Namenstagsgeschenk einer Heiligen

Die 100-jährige Anna Knörchen über ihre Weggefährting Edith Stein

Auf zwei Kinder, vier Enkel, vier Urenkel und ein ganzes Jahrhundert kann Anna Maria Knörchen verweisen. Und doch ist es die Begegnung mit einer einzigen Person, die ihr Leben besonders geprägt hat.

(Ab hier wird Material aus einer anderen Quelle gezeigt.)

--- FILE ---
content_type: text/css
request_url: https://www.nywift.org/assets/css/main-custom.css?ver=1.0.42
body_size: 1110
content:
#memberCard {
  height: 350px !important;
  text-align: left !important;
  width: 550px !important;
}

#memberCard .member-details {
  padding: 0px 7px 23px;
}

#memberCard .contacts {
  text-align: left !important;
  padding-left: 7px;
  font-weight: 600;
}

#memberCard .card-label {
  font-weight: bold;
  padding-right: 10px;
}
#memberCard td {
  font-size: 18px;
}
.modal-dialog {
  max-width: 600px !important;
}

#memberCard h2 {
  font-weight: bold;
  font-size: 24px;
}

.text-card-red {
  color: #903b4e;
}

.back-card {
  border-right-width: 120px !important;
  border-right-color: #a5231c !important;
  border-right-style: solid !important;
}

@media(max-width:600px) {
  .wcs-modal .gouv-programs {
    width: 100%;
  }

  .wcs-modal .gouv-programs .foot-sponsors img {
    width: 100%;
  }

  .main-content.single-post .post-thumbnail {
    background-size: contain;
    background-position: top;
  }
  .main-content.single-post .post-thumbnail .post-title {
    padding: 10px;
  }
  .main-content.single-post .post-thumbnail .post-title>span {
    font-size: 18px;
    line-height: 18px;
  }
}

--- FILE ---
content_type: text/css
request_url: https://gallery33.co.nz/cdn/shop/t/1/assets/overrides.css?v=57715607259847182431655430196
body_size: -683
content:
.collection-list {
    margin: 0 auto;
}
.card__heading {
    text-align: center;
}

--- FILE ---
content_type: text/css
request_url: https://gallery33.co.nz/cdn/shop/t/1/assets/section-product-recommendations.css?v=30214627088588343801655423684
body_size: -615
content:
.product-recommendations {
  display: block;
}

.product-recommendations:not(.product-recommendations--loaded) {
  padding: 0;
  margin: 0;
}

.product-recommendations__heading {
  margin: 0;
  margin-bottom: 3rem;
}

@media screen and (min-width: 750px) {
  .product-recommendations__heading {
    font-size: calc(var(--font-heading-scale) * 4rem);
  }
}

Schwester Teresia Benedicta. © imago

Anna Knörchen, inzwischen 100 Jahre alt, dürfte eine der letzten Lebenden sein, die ihr so nahe gekommen sind. Kennengelernt hat sie Edith Stein im Karmel in Köln, wo „Anni“ als Hauswirtschafterin arbeitete und auch wohnte. Ab 1933 sei Stein fast täglich ins Kloster zur Messe gekommen, berichtet die kleine Frau, die heute bei Tochter und Schwiegersohn in einem Kölner Vorort lebt. „Ihr Entschluss stand fest, in den Karmel einzutreten“, so die Seniorin. Stein sei „tieffromm, gläubig und bescheiden“ gewesen.

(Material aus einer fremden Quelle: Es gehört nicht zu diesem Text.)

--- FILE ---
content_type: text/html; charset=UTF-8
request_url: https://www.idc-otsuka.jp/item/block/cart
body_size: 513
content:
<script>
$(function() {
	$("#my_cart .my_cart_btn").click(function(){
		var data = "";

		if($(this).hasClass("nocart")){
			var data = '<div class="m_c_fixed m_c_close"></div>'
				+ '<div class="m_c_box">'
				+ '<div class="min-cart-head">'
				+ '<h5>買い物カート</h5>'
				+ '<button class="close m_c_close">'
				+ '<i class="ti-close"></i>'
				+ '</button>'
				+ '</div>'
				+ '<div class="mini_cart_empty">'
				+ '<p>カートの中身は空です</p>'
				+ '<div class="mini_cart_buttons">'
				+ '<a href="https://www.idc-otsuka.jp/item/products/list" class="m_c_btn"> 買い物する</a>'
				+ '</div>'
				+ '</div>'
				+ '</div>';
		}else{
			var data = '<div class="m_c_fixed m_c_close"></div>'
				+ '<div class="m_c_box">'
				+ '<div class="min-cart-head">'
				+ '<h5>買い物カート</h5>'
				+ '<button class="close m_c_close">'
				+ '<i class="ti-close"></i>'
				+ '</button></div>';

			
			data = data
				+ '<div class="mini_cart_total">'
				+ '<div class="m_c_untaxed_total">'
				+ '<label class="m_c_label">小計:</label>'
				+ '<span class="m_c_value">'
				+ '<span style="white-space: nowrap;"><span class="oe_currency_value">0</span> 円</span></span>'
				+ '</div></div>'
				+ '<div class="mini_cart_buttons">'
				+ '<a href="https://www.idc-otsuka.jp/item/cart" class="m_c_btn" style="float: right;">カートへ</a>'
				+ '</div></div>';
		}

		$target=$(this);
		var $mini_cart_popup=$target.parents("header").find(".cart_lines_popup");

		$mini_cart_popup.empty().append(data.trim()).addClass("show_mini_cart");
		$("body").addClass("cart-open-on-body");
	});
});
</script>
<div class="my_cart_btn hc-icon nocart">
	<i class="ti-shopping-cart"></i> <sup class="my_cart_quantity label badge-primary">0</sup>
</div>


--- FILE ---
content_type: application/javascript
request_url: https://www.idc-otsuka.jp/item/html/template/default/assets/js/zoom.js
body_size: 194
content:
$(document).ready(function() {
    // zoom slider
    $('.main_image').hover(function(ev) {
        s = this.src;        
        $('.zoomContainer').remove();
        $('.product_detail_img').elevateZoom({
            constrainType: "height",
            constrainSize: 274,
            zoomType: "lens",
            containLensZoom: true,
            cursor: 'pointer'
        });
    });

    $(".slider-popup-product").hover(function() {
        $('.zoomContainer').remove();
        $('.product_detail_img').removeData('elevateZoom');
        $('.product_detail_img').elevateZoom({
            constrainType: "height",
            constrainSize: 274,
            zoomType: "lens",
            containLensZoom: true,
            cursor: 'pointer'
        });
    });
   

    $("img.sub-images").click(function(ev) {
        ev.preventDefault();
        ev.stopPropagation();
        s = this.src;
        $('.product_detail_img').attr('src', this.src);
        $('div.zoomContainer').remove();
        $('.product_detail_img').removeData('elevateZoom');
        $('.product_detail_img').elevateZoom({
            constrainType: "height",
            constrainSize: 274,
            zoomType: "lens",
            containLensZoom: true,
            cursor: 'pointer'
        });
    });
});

Am 12. Oktober 1933 wurde Stein als Postulantin aufgenommen. Die angehende Ordensfrau, die in Philosophie promoviert hatte, sei zu allen freundlich und hilfsbereit gewesen – auch zu der damals 18-jährigen Angestellten. „Sie konnte Reden halten!“, sagt die alte Dame lebhaft. „Sogar im Speyerer Dom hat sie Vorträge gehalten.“ Dennoch: „Ihr Bett hat sie schon mal selber gemacht, um mir Arbeit abzunehmen.“ Auch bei anderen Aufgaben habe die Wissenschaftlerin keine Ausnahmen für sich geduldet. Aufhebens um ihre Person mochte sie gar nicht. „Sie ist so leise durchs Haus gehuscht, dass man es kaum bemerkt hat.“ Unter welch schlichten Bedingungen die Ordensfrauen lebten, zeigt ein Detail, an das sich die 100-Jährige erinnert: Gegen die Kälte in ihren Schlafkammern nahmen sie aus der Küche glühende Briketts mit aufs Zimmer – statt einer Heizung, die es noch nicht gab. Noch heute geht Anna Maria Knörchen das Schicksal der großen Edith Stein nahe. Besonders in Ehren gehalten hat sie ein ganz spezielles Namenstagsgeschenk, das sie am 26. Juli 1933 von Edith Stein bekam: Thomas von Kempens geistliches Werk „Nachfolge Christi“ – mit persönlicher Widmung einer Heiligen.